Interim Analysis of a Prospective Randomised Study Comparing a Therapeutic Platelet Transfusion Strategy with the Prophylactic Platelet Transfusion Standard in Patients after Autologous Peripheral Stem Cell Transplantation (ASCT).

We have previously shown, that a therapeutic platelet transfusion strategy is safe in patients after autologous peripheral stem cell transplantation(ASCT) and can reduce the number of platelet transfusions to about 50% compared with the prophylactic strategy (

In the prophylactic platelet transfusion arm (p) transfusions were given to patients if the morning platelet count was < 10/nl, while in the therapeutic transfusion arm (t) clinically stable patients (no sepsis or systemic inflammatory response syndrome II° or III° (SIRS), no invasive Aspergillosis or infection with Stenotrophomonas maltophilia) received platelet transfusions only in the case of clinically relevant bleeding. Apheresis platelets were recommended, but pooled platelet units were allowed as well. We now analysed the first 92 patients, 45 patients with a prophylactic and 47 patients with a therapeutic transfusion strategy. Both groups were well balanced according to age, gender, diagnosis and conditioning regimens.

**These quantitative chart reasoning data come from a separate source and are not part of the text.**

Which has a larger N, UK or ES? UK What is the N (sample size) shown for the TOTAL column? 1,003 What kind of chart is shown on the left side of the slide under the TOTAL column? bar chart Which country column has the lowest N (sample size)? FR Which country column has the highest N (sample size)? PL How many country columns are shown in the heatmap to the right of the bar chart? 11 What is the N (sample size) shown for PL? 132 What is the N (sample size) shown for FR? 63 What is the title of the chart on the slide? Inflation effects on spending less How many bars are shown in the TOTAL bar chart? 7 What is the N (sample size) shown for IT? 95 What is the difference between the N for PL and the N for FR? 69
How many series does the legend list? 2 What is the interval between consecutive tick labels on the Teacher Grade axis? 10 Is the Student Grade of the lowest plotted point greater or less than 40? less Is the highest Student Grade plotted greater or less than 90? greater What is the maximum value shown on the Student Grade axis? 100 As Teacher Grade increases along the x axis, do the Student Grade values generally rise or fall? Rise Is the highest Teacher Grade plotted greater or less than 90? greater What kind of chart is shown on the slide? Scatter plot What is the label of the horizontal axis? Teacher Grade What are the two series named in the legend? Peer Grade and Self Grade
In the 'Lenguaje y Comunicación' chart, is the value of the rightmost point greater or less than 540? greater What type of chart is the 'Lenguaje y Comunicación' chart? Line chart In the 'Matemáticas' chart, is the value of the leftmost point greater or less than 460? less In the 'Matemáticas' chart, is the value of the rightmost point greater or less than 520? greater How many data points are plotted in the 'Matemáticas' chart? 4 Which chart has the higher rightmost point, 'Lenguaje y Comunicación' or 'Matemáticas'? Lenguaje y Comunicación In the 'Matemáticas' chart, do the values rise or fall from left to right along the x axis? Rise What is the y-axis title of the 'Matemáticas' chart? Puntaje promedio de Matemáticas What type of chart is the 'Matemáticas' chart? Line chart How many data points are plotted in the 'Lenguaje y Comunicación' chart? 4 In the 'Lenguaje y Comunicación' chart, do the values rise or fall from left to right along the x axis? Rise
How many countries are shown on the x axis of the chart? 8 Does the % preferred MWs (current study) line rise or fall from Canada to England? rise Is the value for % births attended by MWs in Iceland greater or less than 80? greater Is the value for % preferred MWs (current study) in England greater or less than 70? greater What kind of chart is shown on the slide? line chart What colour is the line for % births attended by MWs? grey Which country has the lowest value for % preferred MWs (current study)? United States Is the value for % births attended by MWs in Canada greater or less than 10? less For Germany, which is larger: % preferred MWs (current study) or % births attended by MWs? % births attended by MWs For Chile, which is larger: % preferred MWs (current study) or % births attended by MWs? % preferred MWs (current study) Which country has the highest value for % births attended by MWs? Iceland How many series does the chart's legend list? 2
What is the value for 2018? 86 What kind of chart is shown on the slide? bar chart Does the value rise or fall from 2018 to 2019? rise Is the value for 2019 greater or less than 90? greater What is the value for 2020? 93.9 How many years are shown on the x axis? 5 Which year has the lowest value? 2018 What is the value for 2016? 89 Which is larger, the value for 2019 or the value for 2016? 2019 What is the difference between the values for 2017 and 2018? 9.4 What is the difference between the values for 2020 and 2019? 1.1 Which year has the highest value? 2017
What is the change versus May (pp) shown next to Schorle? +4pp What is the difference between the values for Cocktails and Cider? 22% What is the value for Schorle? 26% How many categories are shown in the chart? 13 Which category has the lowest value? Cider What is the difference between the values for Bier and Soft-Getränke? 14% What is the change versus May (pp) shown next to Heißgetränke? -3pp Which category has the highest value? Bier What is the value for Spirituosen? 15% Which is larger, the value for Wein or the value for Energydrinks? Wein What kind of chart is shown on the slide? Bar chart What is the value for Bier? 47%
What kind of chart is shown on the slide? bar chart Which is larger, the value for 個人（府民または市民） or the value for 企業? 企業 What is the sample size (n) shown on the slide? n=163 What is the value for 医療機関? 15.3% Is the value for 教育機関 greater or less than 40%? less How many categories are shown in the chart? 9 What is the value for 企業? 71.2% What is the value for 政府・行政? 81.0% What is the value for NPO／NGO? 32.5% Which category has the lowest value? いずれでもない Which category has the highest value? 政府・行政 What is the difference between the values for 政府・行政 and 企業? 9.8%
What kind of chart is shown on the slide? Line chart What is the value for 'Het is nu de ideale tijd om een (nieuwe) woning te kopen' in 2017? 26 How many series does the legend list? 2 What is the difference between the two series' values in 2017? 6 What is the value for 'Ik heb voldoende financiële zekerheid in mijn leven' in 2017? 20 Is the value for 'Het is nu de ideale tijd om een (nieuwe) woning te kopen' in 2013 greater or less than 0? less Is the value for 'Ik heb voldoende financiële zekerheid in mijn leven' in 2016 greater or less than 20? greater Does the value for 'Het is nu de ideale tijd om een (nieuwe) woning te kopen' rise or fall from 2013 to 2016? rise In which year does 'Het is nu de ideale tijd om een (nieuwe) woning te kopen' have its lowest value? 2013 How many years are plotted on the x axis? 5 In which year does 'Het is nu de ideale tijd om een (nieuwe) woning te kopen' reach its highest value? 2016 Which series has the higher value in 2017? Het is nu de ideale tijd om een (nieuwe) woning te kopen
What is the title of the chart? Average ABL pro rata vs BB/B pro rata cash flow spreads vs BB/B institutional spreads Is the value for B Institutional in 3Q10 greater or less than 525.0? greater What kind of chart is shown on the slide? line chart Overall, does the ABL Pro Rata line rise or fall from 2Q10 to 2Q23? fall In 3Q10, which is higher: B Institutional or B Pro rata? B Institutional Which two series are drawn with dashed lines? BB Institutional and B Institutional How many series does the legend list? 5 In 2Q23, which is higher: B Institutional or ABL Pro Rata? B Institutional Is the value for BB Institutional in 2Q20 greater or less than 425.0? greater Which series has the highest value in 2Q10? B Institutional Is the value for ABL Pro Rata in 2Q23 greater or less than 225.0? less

Median days of thrombocytopenia < 20/nl were 4 (0–14) in the prophylactic and 4 (0–20) in the therapeutic arm. The corresponding days regarding platelets below 10/nl were 1(p) (0–5) and 2(t) (0–14), respectively. The total number of days with thrombocytopenia <20/nl was 185 in the prophylactic arm and 239 in the therapeutic arm, resp. The number of days with a platelet count below 10/nl was 63 (p) vs. 110 (t). The number of days in hospital was 15 (p) (6–29) and 14 (t) (9–29), resp. Minor hemorrhages were observed in only 13 patients: 4 out of 45 patients in the prophylactic arm (8,9%) and 9 out of 47 patients in the therapeutic arm (19,2%). This difference was due to the protocol strategy and not significant. We observed no major clinically relevant bleedings.

There was a significant difference in the number of transfused platelet units: 68 (p) vs 37 (t), (p=0,005). The median number of platelet units was 1(0–6) in the prophylactic arm and 0(0–5) in the therapeutic arm. More than 95% of the transfusions were single apheresis units. So the primary objective of the study, a reduction of platelet transfusions by 25% was reached, without significant difference in the number of major bleeding complications (secondary objective). 9 out of the 37 platelet transfusions (24%) in the therapeutic strategy arm were given because of sepsis or SIRS and in 4 out of the 37 (11%) transfusions there was no indication according to the protocol. There was a non-significant difference in the number of red blood cell transfusions: 59 (median 0, range 0–8) in the prophylactic arm versus 87 (median 2, range 0–12) in the therapeutic arm.

With these first results of the randomised study we could confirm that a therapeutic platelet transfusion strategy is safe and can reduce the number of platelet transfusions by about 50%. The study will continue until 200 patients are included.